TO DO — Please write out the material below exactly as given.

--

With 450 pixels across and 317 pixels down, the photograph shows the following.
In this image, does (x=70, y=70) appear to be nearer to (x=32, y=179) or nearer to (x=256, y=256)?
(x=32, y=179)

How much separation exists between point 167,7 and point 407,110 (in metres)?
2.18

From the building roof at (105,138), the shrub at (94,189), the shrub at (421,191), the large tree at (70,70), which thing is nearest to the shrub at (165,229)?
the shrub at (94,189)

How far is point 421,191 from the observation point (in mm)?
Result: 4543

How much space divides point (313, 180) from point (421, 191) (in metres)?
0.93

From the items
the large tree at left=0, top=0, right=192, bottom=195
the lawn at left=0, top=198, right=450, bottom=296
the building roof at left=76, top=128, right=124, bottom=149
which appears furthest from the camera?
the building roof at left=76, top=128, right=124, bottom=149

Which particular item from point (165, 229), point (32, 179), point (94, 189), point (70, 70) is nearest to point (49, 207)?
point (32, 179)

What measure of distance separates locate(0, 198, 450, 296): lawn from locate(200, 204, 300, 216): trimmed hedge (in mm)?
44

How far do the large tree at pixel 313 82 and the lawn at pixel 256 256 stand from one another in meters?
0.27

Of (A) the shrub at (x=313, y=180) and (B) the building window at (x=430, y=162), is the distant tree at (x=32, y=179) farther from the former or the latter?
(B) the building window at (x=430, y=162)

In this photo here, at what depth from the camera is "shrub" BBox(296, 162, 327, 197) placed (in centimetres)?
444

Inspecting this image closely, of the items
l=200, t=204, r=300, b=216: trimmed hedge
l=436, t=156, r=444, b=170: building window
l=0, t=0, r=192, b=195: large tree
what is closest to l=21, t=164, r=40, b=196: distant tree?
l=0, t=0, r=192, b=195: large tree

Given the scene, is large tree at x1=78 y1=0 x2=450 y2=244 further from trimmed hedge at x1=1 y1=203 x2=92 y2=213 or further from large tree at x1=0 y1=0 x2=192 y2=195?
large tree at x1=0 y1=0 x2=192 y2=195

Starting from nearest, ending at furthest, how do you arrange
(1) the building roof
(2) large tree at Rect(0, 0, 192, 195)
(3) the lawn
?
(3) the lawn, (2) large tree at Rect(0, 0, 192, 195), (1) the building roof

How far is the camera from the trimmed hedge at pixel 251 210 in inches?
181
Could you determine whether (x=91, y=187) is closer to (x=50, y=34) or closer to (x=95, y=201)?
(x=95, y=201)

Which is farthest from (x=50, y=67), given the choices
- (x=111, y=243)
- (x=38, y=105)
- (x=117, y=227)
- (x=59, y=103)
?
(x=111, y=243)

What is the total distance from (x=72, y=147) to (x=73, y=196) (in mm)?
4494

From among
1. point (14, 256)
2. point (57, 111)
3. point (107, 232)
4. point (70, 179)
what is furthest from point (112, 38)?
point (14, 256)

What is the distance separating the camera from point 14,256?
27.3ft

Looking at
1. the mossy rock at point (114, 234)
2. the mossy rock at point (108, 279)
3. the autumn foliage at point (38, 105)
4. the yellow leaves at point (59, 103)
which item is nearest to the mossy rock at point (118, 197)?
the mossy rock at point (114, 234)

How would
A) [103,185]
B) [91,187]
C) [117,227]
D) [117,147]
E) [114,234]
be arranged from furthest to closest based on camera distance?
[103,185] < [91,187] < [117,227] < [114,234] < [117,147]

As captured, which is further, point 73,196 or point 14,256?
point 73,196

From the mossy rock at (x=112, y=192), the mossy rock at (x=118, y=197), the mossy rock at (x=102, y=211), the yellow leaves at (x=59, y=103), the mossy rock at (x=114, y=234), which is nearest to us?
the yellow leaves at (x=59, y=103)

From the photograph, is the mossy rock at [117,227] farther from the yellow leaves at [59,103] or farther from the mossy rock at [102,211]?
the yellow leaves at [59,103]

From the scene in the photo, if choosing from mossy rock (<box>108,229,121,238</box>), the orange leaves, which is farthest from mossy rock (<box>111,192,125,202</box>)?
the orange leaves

--

TASK ANSWER —
With 450 pixels across and 317 pixels down, the photograph shows the following.
In this image, does (x=70, y=70) appear to be nearer to (x=32, y=179) or nearer to (x=256, y=256)?
(x=32, y=179)

How much separation exists between point 167,7 and point 407,110 (in metres)?
2.18

From the building roof at (105,138), the shrub at (94,189), the shrub at (421,191), the large tree at (70,70), which thing is nearest to the shrub at (165,229)?
the shrub at (94,189)

How far is point 421,191 from the observation point (in mm)?
Result: 4543

How much space divides point (313, 180) from point (421, 191) (in metres)?
0.93

From the items
the large tree at left=0, top=0, right=192, bottom=195
the lawn at left=0, top=198, right=450, bottom=296
the building roof at left=76, top=128, right=124, bottom=149
which appears furthest from the camera?
the building roof at left=76, top=128, right=124, bottom=149

Which particular item from point (165, 229), point (32, 179), point (94, 189), point (70, 70) is nearest to point (49, 207)?
point (32, 179)

What measure of distance separates locate(0, 198, 450, 296): lawn from locate(200, 204, 300, 216): trimmed hedge (in mm)?
44

How far do the large tree at pixel 313 82 and the lawn at pixel 256 256 stand from one another in meters?
0.27

Of (A) the shrub at (x=313, y=180) and (B) the building window at (x=430, y=162), is the distant tree at (x=32, y=179) farther from the former or the latter?
(B) the building window at (x=430, y=162)

In this photo here, at what depth from the camera is "shrub" BBox(296, 162, 327, 197) placed (in centimetres)?
444

Inspecting this image closely, of the items
l=200, t=204, r=300, b=216: trimmed hedge
l=436, t=156, r=444, b=170: building window
l=0, t=0, r=192, b=195: large tree
what is closest to l=21, t=164, r=40, b=196: distant tree?
l=0, t=0, r=192, b=195: large tree

Given the scene, is large tree at x1=78 y1=0 x2=450 y2=244 further from trimmed hedge at x1=1 y1=203 x2=92 y2=213 or further from large tree at x1=0 y1=0 x2=192 y2=195?
large tree at x1=0 y1=0 x2=192 y2=195

Starting from nearest, ending at furthest, how do you arrange
(1) the building roof
(2) large tree at Rect(0, 0, 192, 195)
(3) the lawn
?
(3) the lawn, (2) large tree at Rect(0, 0, 192, 195), (1) the building roof

How far is the camera from the trimmed hedge at pixel 251 210 in inches?
181
Could you determine whether (x=91, y=187) is closer to (x=50, y=34) or closer to (x=95, y=201)?
(x=95, y=201)

Which is farthest from (x=50, y=67), given the choices
- (x=111, y=243)
- (x=38, y=105)
- (x=117, y=227)
- (x=59, y=103)
?
(x=111, y=243)

What is the total distance from (x=72, y=147) to (x=73, y=196) (in mm)?
4494

From among
1. point (14, 256)
2. point (57, 111)
3. point (107, 232)
4. point (70, 179)
what is furthest from point (112, 38)?
point (14, 256)

What is the distance separating the camera from point 14,256?
27.3ft

Looking at
1. the mossy rock at point (114, 234)
2. the mossy rock at point (108, 279)
3. the autumn foliage at point (38, 105)
4. the yellow leaves at point (59, 103)
which item is nearest to the mossy rock at point (118, 197)?
the mossy rock at point (114, 234)

How would
A) [103,185]
B) [91,187]
C) [117,227]
D) [117,147]
E) [114,234]
be arranged from furthest to closest based on camera distance?
[103,185] < [91,187] < [117,227] < [114,234] < [117,147]

As captured, which is further, point 73,196 or point 14,256?
point 73,196

From the mossy rock at (x=112, y=192), the mossy rock at (x=118, y=197), the mossy rock at (x=102, y=211), the yellow leaves at (x=59, y=103), the mossy rock at (x=114, y=234), which is nearest to us?
the yellow leaves at (x=59, y=103)

From the photograph, is the mossy rock at [117,227] farther from the yellow leaves at [59,103] or farther from the mossy rock at [102,211]?
the yellow leaves at [59,103]

From the scene in the photo, if choosing from mossy rock (<box>108,229,121,238</box>), the orange leaves, which is farthest from mossy rock (<box>111,192,125,202</box>)?
the orange leaves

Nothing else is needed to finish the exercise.